Sistem monarchi telah memberikan hak tertentu serta hak-hak istimewa
khusus untuk raja saja, yang tidak akan bisa dimiliki oleh yang lain. Sistem
ini juga telah menjadikan raja di atas undang-undang, dimana secara pribadi
memiliki kekebalan hukum. Dan kadangkala raja hanya simbol bagi umat, dan tidak
memiliki kekuasaan apa-apa, sebagaimana raja-raja di Eropa. Atau kadangkala
menjadi raja dan sekaligus berkuasa penuh, bahkan menjadi sumber hukum. Dimana
raja bebas mengendalikan negeri dan rakyatnya dengan sesuka hatinya,
sebagaimana raja di Saudi, Maroko, dan Yordania.
Lain halnya dengan sistem Islam, sistem Islam tidak pernah memberikan
kekhususan kepada khalifah atau imam dalam bentuk hak-hak istimewa atau hak-hak
khusus.
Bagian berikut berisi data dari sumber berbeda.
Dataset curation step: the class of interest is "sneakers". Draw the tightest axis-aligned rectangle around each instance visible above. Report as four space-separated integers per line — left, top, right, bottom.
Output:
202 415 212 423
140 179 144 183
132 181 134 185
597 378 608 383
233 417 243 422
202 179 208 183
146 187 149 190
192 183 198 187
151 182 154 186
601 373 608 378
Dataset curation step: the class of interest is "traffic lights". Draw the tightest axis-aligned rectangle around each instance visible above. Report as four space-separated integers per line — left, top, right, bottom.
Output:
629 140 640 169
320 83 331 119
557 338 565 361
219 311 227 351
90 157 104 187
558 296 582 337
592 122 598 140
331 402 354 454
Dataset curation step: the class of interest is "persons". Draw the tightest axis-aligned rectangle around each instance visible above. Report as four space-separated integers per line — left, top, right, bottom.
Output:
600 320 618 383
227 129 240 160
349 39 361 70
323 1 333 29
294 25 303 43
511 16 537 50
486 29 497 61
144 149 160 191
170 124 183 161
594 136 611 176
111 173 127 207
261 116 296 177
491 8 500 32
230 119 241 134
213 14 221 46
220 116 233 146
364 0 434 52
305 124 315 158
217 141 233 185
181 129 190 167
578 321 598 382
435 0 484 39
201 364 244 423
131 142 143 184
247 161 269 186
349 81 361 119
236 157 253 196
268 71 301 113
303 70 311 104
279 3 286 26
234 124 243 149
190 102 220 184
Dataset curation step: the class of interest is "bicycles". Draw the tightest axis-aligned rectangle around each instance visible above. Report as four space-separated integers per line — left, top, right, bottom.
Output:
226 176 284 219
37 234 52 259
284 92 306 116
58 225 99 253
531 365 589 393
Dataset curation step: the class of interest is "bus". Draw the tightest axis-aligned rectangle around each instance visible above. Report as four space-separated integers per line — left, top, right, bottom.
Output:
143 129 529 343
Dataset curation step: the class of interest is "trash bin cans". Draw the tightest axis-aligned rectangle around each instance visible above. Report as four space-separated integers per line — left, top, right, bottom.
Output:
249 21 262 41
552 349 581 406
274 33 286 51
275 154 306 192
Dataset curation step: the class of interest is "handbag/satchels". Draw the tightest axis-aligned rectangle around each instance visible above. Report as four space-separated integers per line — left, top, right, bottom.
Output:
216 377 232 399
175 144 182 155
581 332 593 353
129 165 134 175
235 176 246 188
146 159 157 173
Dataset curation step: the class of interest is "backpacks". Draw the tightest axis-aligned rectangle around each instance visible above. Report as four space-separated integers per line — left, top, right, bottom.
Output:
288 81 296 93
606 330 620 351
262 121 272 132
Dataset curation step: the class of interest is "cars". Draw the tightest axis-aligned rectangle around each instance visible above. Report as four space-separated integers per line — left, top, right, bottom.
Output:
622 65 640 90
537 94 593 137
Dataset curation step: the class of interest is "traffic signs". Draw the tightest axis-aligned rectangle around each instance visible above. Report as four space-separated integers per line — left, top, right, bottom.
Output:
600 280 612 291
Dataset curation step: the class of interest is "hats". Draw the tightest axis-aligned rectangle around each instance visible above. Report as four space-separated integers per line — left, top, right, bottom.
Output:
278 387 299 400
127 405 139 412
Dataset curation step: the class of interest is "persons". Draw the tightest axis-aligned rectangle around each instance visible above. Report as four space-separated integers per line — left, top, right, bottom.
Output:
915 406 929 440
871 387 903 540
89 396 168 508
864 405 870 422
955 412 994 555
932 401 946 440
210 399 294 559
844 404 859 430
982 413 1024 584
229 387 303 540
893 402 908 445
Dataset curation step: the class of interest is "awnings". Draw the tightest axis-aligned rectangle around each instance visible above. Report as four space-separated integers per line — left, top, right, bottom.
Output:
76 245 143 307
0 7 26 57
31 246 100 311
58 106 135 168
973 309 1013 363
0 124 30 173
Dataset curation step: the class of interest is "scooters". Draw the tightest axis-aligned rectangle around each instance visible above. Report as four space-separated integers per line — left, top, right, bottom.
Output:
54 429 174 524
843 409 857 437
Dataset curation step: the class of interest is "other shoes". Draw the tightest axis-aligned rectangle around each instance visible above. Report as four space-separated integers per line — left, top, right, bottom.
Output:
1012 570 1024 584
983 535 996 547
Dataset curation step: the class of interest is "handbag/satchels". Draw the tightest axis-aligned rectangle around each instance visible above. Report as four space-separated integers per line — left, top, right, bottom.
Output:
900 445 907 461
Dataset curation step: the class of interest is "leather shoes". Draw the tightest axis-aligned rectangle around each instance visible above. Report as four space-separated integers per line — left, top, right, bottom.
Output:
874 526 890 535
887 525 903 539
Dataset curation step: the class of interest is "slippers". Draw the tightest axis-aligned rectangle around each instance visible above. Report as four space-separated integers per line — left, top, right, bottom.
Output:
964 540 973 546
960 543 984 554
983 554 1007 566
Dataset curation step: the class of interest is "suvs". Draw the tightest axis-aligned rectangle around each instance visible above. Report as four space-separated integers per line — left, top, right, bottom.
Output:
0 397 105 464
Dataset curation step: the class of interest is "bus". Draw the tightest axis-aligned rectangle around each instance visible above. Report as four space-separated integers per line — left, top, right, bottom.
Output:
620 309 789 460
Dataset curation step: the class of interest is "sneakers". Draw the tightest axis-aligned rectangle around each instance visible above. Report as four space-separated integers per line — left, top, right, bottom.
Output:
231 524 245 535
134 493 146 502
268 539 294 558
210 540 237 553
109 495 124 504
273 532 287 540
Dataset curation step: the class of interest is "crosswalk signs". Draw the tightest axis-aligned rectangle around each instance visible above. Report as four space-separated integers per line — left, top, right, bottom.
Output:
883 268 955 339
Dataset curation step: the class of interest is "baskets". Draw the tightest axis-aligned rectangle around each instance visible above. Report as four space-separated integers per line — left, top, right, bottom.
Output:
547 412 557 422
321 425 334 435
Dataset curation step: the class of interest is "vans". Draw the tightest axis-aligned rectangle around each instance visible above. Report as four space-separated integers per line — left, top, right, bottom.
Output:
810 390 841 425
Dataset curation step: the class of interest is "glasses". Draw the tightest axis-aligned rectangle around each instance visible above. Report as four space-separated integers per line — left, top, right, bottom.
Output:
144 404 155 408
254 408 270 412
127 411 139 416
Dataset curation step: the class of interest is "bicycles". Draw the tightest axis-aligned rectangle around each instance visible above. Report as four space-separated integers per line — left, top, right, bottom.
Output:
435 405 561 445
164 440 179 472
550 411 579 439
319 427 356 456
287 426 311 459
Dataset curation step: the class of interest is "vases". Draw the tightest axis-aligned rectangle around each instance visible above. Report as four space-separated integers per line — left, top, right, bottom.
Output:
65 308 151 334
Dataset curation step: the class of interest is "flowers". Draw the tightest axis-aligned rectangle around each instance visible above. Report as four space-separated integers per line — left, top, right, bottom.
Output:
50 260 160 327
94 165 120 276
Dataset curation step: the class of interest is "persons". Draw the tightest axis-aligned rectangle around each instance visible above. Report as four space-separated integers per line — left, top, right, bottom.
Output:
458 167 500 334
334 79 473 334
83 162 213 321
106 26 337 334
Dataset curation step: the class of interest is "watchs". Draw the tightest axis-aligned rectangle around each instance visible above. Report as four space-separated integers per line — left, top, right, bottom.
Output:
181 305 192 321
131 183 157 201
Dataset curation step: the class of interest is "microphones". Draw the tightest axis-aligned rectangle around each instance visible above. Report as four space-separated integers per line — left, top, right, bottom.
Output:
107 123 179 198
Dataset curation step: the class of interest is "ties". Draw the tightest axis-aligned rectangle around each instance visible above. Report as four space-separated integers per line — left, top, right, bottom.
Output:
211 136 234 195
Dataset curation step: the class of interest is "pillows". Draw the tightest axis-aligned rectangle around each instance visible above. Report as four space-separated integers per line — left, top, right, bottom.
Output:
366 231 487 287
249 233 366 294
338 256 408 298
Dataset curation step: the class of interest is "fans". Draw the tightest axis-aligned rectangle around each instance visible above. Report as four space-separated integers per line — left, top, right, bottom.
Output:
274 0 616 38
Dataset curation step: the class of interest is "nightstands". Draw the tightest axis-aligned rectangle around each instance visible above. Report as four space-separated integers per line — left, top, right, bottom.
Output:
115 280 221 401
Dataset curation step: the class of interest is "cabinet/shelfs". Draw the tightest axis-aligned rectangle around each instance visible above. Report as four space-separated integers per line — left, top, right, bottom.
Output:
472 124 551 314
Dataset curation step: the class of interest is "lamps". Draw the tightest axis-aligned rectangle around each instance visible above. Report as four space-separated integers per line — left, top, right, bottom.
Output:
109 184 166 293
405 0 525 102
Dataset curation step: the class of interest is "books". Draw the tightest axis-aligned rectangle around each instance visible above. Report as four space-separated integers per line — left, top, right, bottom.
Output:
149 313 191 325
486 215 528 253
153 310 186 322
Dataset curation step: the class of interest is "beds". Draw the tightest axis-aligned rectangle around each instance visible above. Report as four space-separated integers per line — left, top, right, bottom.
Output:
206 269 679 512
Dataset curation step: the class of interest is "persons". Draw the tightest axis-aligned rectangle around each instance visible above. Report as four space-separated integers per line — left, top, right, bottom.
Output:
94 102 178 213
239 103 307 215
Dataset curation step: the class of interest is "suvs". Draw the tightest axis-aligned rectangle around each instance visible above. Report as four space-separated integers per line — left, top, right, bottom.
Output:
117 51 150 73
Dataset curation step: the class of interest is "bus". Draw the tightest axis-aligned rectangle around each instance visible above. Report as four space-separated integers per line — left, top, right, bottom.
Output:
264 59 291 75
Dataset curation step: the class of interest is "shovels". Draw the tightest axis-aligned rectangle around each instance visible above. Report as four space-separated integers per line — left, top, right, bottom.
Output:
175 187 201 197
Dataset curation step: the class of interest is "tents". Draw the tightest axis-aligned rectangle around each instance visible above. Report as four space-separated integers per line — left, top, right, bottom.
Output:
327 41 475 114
Khalifah tidak memiliki hak, selain hak yang sama dengan hak rakyat
biasa. Khalifah juga bukan hanya sebuah simbol bagi umat yang menjadi khalifah
namun tidak memiliki kekuasaan apa-apa. Disamping khalifah juga bukan sebuah
simbol yang berkuasa dan bisa memerintah serta mengendalikan negara beserta
rakyatnya dengan sesuka hatinya. Namun, khalifah adalah wakil umat dalam
masalah pemerintahan dan kekuasaan, yang mereka pilih dan mereka bai'at dengan
penuh ridla agar menerapkan syari'at Allah atas diri mereka. Sehingga khalifah
juga tetap harus terikat dengan hukum-hukum Islam dalam semua tindakan, hukum
serta pelayanannya terhadap kepentingan umat.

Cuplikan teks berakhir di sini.